As a gay atheist, Joshua Todd had well and truly left the Christian church behind.
So why is he using his birthday to launch a GoFundMe to raise money for The Garden United Methodist Church?
Well, he believes in good works. With a career in social work that’s led him to become President and CEO of the Oregon youth organization Camp Fire Columbia and a history of outreach to young people, he doesn’t think you need God to make the world a better place… but he knows that people of God can be part of the project if they choose. Good works are good works.
In conversation with his sister, he found out that The Garden — the church where she attends services and volunteers — runs a food pantry for hungry residents of the East Little Creek area in Norfolk, Virginia. The pantry’s web page notes that one in five members of the local population lives in poverty, making food insecurity an important issue for community well-being.
So the food pantry is an important charitable mission that took a hit when the congregation split over a vote to affirm LGBTQ people and relationships.
The vote was part of a larger disagreement within the United Methodist Church as a whole, which likely would have led to a schism in May of this year if not for the intervention of COVID-19. Under said schism, the “traditionalist Methodist” splinter denomination would continue to reject LGBTQ equality, allowing a more progressive branch of the church would move towards ordination of LGBTQ clergy and the solemnization of same-sex marriages. (Just this week, a church in Georgia chose to split from the UMC in order to preserve its support of LGBTQ rights.)
The situation puts individual churches in the position of having to decide by vote which way to shift, meaning that LGBTQ parishioners are essentially watching their communities vote on their personal validity. In cases like The Garden’s, a split on the issue can lead to a massively reduced congregation… and, consequently, a dramatic reduction in funding for charitable programs like the food pantry.
Todd really values the conditions of this particular food pantry, which is set up to offer “a lot of dignity” for its food-insecure clientele. He makes the case for supporting The Garden’s work in a YouTube video and on the GoFundMe site itself:
Why is a gay atheist from Portland raising money for his sister to support a church food pantry? Last year, my sister’s church (Garden United Methodist in Norfolk VA) made the decision to become a LGBTQI affirming parish and in doing so lost half their congregation because “love thy neighbor” apparently only means the straight ones.
Soooo, why do you care? Garden United happens to support a really rad, award-wining food pantry. No paperwork to prove you are “deserving” or “poor enough.” No pre-packed bags of food you might not like or be able to eat because of allergies… you know, because you should “be thankful for what you get.” No, this place is set up like a grocery store. Families and individuals can come as often as they need, and get what they need. With the loss of half their congregation they are struggling to keep the pantry stocked and honestly, while I don’t believe in God, I believe in the divinity of community and us helping each other get through these incredibly difficult times.
So I am asking my friends and community to give whatever you can to their efforts.
And times are difficult indeed. Just as the congregation’s resources dramatically diminished, the economic impact of the coronavirus pandemic has created a wave of need, with more people in and around Norfolk relying on charitable efforts like The Garden’s food pantry.

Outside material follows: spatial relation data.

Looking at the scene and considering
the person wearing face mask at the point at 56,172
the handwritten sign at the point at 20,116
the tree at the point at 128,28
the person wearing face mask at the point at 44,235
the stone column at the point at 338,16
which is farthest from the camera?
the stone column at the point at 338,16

Todd understands the ways charities like food banks or food pantries can operate in ways that dehumanize, humiliate, and blame the poor, because he comes from a family that once relied on food pantries to nourish themselves. It makes The Garden’s careful, compassionate, and community-based approach all the more valuable to him, he explained on YouTube:
As a family who both had to go to food pantries growing up and at one point my parents had a bookstore that had a food pantry in it, we’ve been on both sides. So I was just really moved by what they are doing and as a gay man, even though I’m an atheist, I believe in the power and divinity of community and people coming together to support each other. And I love my sister, and I love the work they’re doing. And so I’m supporting her.
Todd’s sister works closely with the food pantry as a church volunteer; it will be her responsibility to use the donations he receives to keep the shelves stocked.
Todd started his birthday campaign with a goal of $1,500 to keep them going until Thanksgiving. But when he reached that goal just 48 hours into the campaign, he upped the ante to seek $6,000 — enough money to fund the food pantry project for an entire year.
Kudos to The Garden United Methodist Church for doing the right thing by both queer people and poor ones, and a very happy birthday to Joshua Todd.